Reading passage:
□ □ □ □ □ □ □

How many deleterious stereotypes does season 7, ep 15, “Manipulated,” perpetrate against people with disabilities in the character of Tessa McKellen? [Read the plot summary if you don’t know what I’m talking about.] Let me count the ways…
1. People with disabilities are defined by their disabilities; they’re disabilities first, people second. Almost everyone in Tessa’s life defines her by her dependence on her husband Linus, which is caused by her disability. Tessa also thinks of herself primarily in terms of her disability. The first time that Benson and Stabler meet her, out of nowhere, she volunteers, “Being paralyzed, I guess, makes me a sucker for hard-luck cases,” thus explicitly developing her personality in terms of her disability. She also cites her disability for no particular reason again in the hospital, saying, “I have pneumonia; the diabetes and paralysis make my body more susceptible to infection.” The woman shoehorns her disability into almost every conversation she has with Benson and Stabler.
I am not denying that a person’s disability can affect a person’s personality and contribute strongly to his or her self-definition. I am arguing, however, that it is simplistic to define a character solely in terms of his or her disability. The whole ep, the characters around Tessa and even Tessa herself, however, define her in just such a reductive way.
2. People with disabilities can’t direct their own lives, but must always depend on others for determination of their direction in life. This is a stereotype shown in a very subtle manner by the use of Tessa’s wheelchair. In her first appearance, we see her driving herself in an electric wheelchair. But, for some reason, in all her other appearances, we see her using a manual wheelchair, which someone else, whether a maid, her lawyer or Linus, pushes. What the hell? Why can’t Tessa continue to drive her own wheelchair? It’s already been established that her paralysis and her illnesses do not affect her ability to drive. Why does she need people pushing her around when she can do it herself?

□ □ □ □ □ □ □

Material provided:

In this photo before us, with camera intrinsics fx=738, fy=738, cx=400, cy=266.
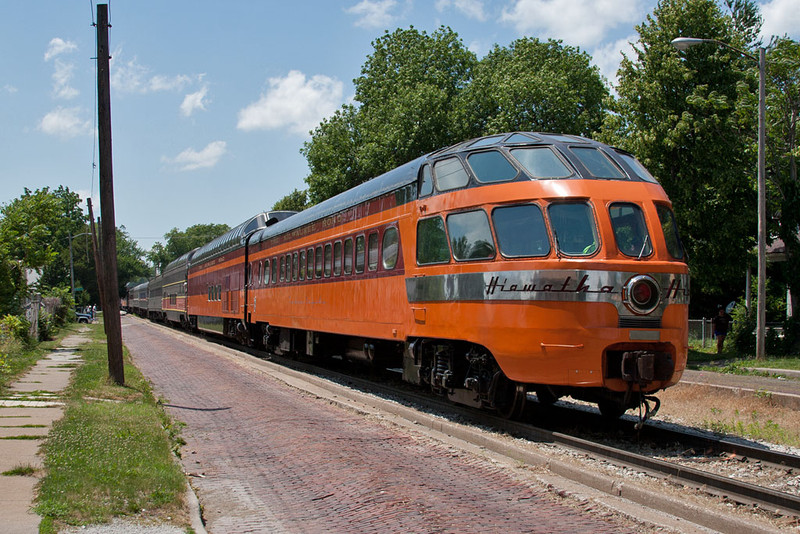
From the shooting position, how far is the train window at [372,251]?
12711mm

□ □ □ □ □ □ □

To do: Reproduce the stretch of the commentary on "Manipulated" above from "2. People with" through "do it herself?", word for word.

Task response:
2. People with disabilities can’t direct their own lives, but must always depend on others for determination of their direction in life. This is a stereotype shown in a very subtle manner by the use of Tessa’s wheelchair. In her first appearance, we see her driving herself in an electric wheelchair. But, for some reason, in all her other appearances, we see her using a manual wheelchair, which someone else, whether a maid, her lawyer or Linus, pushes. What the hell? Why can’t Tessa continue to drive her own wheelchair? It’s already been established that her paralysis and her illnesses do not affect her ability to drive. Why does she need people pushing her around when she can do it herself?